■ Instruction: Render the lines of the listing from the line with "Regarding blue stadium" up to and including the line with "8.02 metres" as a numbered list, leaving out blank lines.

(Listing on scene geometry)
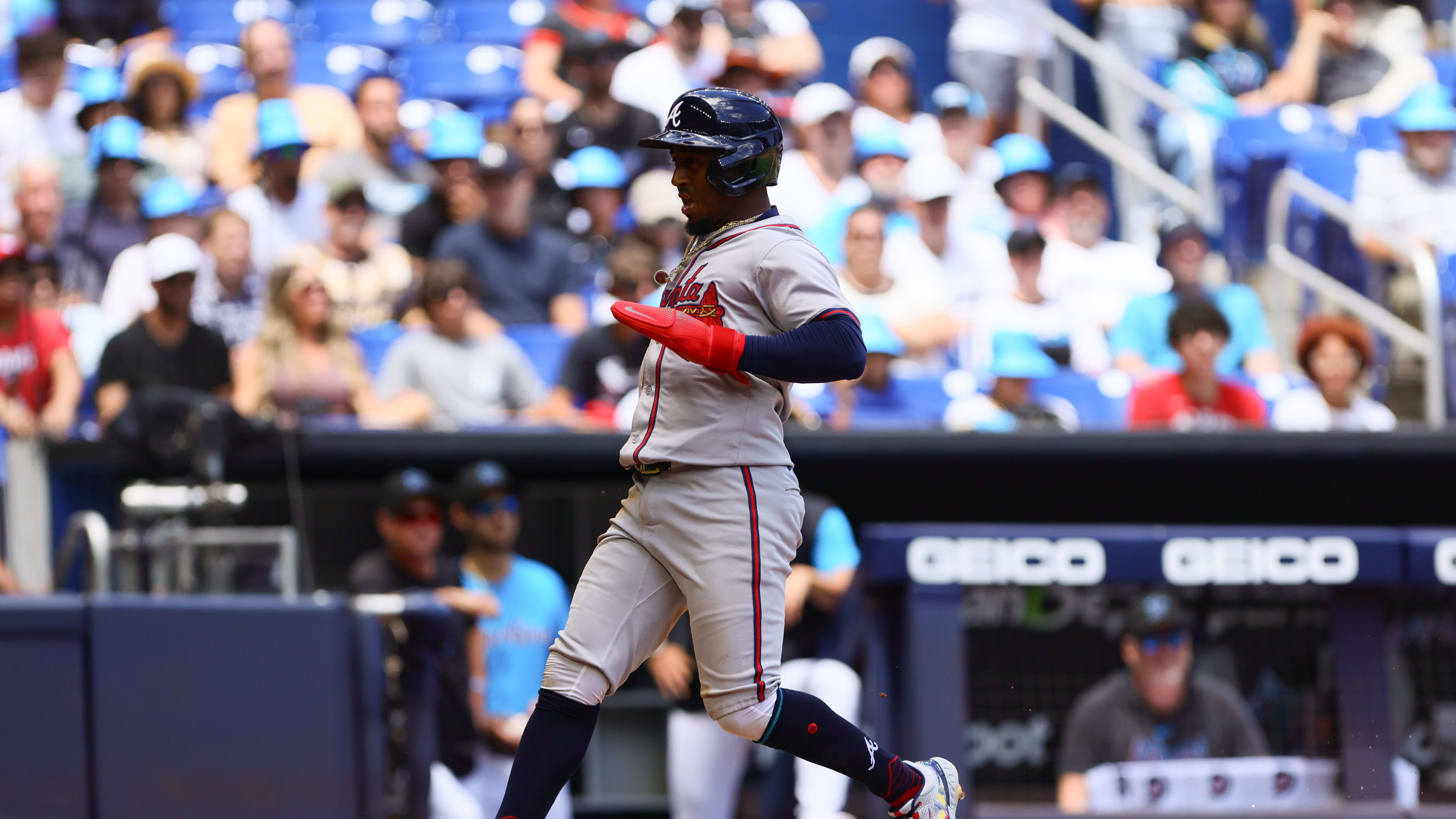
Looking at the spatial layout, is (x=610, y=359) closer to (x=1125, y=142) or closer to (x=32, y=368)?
(x=32, y=368)

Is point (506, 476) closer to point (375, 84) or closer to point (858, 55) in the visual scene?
point (375, 84)

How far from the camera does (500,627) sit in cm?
582

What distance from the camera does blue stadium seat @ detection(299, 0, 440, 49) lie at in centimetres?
980

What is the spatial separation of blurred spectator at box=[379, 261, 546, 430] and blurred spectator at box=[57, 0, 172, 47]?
10.7ft

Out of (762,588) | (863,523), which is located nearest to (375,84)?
(863,523)

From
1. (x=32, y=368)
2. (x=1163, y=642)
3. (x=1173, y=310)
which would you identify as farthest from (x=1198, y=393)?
(x=32, y=368)

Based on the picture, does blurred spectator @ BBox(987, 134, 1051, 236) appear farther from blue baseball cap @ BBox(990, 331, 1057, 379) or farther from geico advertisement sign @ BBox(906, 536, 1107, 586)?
geico advertisement sign @ BBox(906, 536, 1107, 586)

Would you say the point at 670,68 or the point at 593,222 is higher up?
the point at 670,68

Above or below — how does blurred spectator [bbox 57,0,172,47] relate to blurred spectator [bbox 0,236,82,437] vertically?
above

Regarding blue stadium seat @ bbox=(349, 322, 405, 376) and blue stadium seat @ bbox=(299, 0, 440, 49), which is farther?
blue stadium seat @ bbox=(299, 0, 440, 49)

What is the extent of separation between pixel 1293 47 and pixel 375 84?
5.59m

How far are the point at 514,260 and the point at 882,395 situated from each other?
1.76m

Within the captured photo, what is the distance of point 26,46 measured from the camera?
8.02 metres

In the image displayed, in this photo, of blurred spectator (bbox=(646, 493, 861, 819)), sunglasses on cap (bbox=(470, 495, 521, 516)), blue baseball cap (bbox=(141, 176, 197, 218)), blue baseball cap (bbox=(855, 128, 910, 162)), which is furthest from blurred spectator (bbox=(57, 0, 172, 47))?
blurred spectator (bbox=(646, 493, 861, 819))
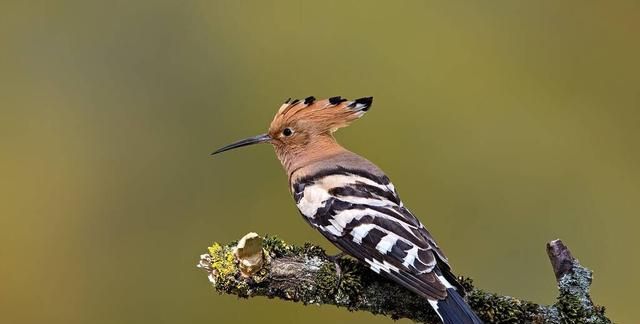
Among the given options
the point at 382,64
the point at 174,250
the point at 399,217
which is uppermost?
the point at 382,64

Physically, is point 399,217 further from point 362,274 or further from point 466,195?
point 466,195

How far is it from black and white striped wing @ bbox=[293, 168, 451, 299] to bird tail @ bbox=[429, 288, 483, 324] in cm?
1

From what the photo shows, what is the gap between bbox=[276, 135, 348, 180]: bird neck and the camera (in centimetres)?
206

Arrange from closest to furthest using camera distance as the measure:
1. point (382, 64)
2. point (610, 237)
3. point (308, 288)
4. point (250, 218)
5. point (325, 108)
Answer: point (308, 288)
point (325, 108)
point (250, 218)
point (610, 237)
point (382, 64)

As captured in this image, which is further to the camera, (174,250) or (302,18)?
(302,18)

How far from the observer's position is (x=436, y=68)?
3516 millimetres

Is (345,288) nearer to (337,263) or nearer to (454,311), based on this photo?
(337,263)

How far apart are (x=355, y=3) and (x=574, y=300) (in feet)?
7.24

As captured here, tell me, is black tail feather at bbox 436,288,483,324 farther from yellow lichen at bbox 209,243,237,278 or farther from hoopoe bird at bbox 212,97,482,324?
yellow lichen at bbox 209,243,237,278

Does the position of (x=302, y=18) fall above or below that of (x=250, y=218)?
above

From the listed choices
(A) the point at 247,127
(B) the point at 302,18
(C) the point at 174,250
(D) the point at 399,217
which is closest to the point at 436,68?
(B) the point at 302,18

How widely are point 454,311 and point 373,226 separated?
247 mm

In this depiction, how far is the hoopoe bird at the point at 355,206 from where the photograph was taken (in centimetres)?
161

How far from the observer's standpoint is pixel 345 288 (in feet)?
5.42
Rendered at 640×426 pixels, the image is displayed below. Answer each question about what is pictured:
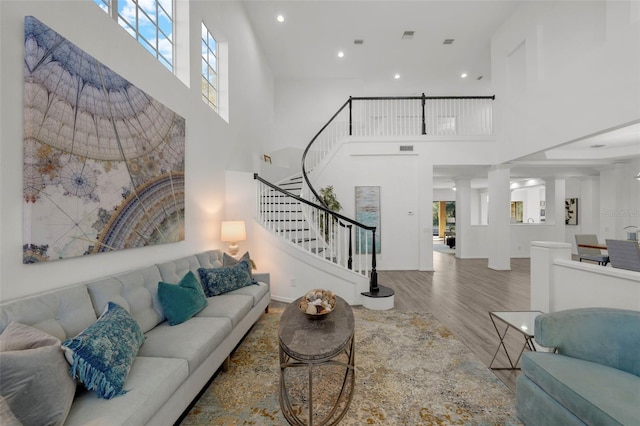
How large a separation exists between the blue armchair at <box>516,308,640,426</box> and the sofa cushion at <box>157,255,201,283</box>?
2991 millimetres

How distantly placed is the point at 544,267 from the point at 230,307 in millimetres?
3230

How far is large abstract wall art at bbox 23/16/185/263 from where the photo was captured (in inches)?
60.9

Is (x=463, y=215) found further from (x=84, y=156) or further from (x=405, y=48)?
(x=84, y=156)

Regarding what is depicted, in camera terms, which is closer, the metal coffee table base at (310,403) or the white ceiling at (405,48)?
the metal coffee table base at (310,403)

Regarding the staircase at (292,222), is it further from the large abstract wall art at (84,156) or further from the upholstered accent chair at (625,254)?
the upholstered accent chair at (625,254)

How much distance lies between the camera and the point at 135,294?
2070mm

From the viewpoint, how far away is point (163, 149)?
2.71 m

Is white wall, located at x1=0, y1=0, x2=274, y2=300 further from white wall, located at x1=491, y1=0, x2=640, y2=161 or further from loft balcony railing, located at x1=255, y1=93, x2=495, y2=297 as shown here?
white wall, located at x1=491, y1=0, x2=640, y2=161

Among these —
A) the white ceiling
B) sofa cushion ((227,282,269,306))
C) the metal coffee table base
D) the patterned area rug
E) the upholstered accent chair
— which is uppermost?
the white ceiling

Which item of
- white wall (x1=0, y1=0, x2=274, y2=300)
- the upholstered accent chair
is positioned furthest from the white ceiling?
the upholstered accent chair

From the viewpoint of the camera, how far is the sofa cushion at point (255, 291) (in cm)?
305

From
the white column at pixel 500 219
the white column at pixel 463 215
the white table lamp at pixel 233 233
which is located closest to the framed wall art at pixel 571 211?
the white column at pixel 463 215

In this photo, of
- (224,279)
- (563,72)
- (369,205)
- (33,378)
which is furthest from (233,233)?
(563,72)

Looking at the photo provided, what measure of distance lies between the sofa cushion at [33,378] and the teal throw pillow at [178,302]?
0.96 metres
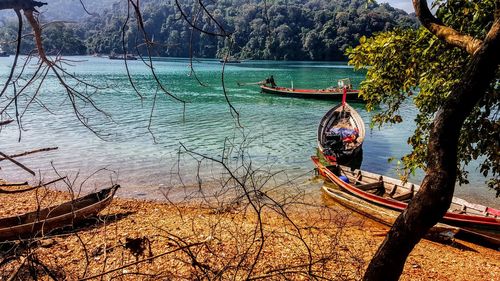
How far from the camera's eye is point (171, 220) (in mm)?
9992

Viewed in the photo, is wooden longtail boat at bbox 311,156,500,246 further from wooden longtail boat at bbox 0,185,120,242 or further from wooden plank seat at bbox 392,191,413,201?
wooden longtail boat at bbox 0,185,120,242

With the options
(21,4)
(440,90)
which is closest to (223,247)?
(440,90)

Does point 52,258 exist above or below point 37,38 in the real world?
below

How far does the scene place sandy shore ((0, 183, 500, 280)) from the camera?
18.5ft

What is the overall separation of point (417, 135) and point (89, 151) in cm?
1649

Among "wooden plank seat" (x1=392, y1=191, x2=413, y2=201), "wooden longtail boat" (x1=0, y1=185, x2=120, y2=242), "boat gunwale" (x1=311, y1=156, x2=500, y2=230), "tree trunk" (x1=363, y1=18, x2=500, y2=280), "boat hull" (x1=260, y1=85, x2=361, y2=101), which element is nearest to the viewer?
"tree trunk" (x1=363, y1=18, x2=500, y2=280)

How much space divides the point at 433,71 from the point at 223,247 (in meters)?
5.27

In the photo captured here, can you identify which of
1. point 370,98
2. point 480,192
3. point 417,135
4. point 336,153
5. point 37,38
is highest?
point 37,38

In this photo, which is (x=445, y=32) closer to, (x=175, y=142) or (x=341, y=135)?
(x=341, y=135)

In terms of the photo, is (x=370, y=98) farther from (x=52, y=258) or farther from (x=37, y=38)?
(x=52, y=258)

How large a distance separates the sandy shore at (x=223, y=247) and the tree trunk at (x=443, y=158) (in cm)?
170

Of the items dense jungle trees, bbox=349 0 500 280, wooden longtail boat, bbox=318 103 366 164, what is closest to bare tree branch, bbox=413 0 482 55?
dense jungle trees, bbox=349 0 500 280

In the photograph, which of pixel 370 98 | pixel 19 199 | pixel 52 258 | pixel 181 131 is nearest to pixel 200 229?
pixel 52 258

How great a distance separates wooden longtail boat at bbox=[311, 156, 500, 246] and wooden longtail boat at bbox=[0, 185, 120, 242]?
24.5 ft
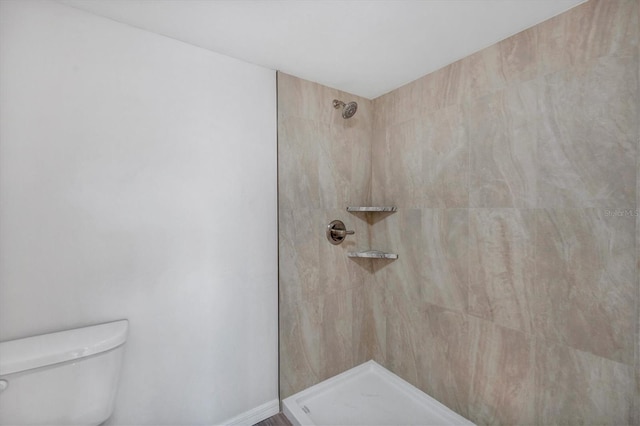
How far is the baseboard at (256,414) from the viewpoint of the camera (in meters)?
1.38

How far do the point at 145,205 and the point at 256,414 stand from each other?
126cm

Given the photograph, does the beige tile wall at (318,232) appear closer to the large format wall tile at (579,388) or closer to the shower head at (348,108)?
the shower head at (348,108)

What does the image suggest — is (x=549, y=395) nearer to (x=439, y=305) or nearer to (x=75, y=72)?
(x=439, y=305)

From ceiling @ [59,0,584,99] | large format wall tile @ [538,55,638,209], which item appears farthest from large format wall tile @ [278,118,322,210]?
large format wall tile @ [538,55,638,209]

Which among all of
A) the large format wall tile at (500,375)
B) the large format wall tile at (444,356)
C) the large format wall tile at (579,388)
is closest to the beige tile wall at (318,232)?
the large format wall tile at (444,356)

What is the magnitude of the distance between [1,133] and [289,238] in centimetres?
123

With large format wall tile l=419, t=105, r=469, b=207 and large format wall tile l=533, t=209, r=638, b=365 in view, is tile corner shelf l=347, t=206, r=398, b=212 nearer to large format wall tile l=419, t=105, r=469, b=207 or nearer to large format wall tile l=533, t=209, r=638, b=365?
large format wall tile l=419, t=105, r=469, b=207

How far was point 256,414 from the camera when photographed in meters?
1.45

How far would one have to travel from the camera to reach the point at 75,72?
1036mm

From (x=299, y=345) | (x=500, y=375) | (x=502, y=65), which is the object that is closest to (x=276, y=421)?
(x=299, y=345)

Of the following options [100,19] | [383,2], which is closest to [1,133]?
[100,19]

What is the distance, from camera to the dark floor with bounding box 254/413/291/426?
4.74ft

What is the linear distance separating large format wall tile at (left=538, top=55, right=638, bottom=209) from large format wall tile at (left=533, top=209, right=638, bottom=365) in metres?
0.08

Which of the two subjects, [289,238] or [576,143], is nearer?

■ Reply to the exercise:
1. Regarding blue stadium seat @ bbox=(349, 322, 405, 376) and blue stadium seat @ bbox=(299, 0, 440, 49), which is farther?
2. blue stadium seat @ bbox=(299, 0, 440, 49)
3. What is the extent of separation between pixel 1293 47 and pixel 375 84?
4. 5.59m
5. How far are the point at 514,260 and the point at 882,395 situated from each other?
6. 1.76m
7. Within the captured photo, what is the distance of point 26,46 measured from the camera?
8. 8.02 metres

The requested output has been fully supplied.